**WHAT THE EXERCISE ASKS**: Go through the listing below, and from the line containing "SPC ламинат Tarkett" through its last line, transcribe every line exactly, skipping pictures.

Segment Start: DATASET EXTRACT

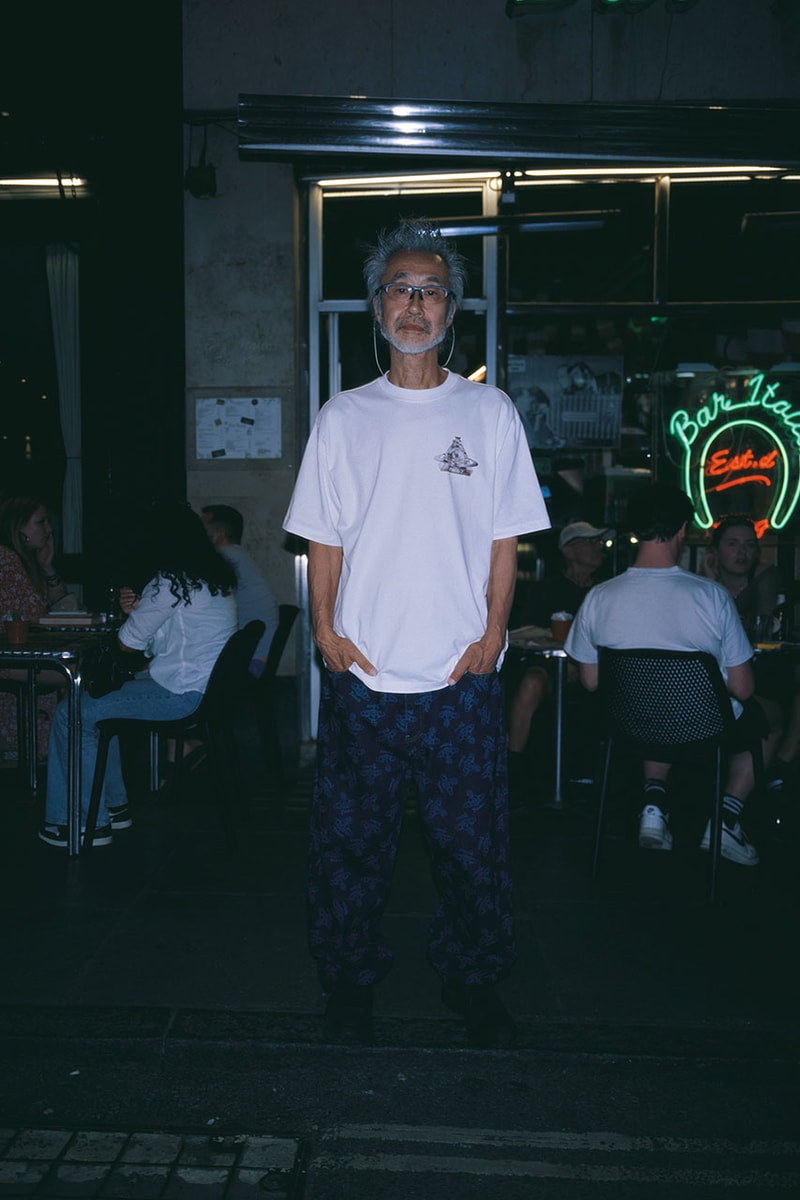パレススケートボードとヴィヴィアン・ウエストウッドが初のコラボレーションを発表 Palace x Vivienne Westwood Marks A Monumental Meeting of the Minds release info collab collection lookbook price drop british fashion streetwear link capsule first time skateboards skateboarding hoodie jacket link website eu uk 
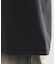 ウェスタンフォトスタッズTシャツ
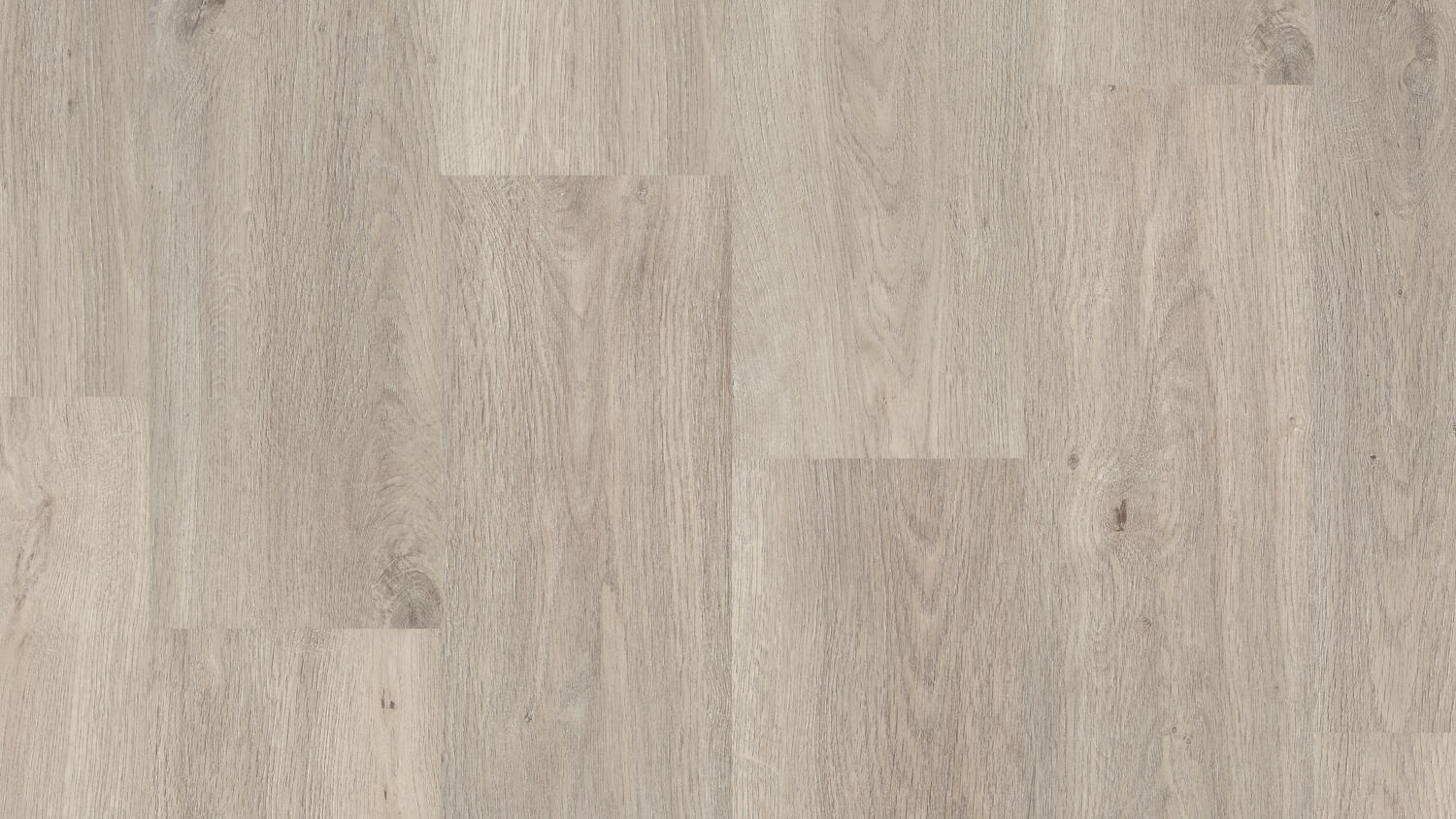 SPC ламинат Tarkett Element Click Dusk Oak 277018006 3,85х200,8х1220мм (1,96м2/8шт)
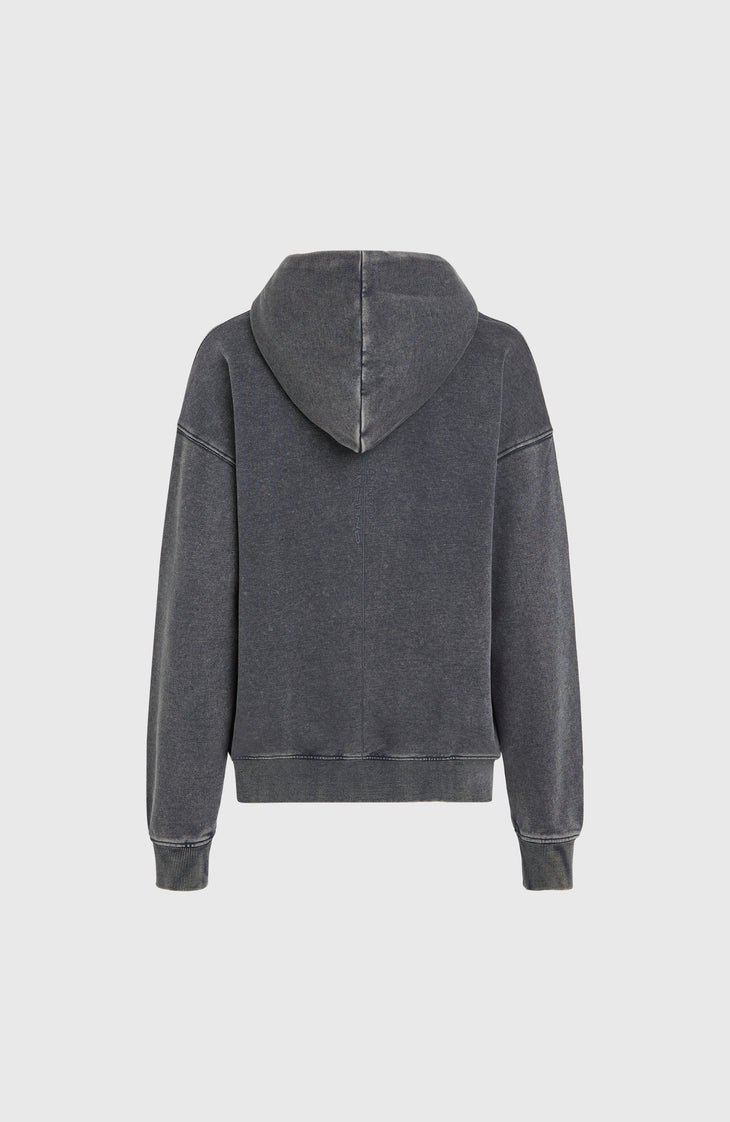 Sweat à capuche Surf Heroes | Black Out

Segment End: DATASET EXTRACT

**ANSWER TO THIS PROBLEM**:
 SPC ламинат Tarkett Element Click Dusk Oak 277018006 3,85х200,8х1220мм (1,96м2/8шт)
 Sweat à capuche Surf Heroes | Black Out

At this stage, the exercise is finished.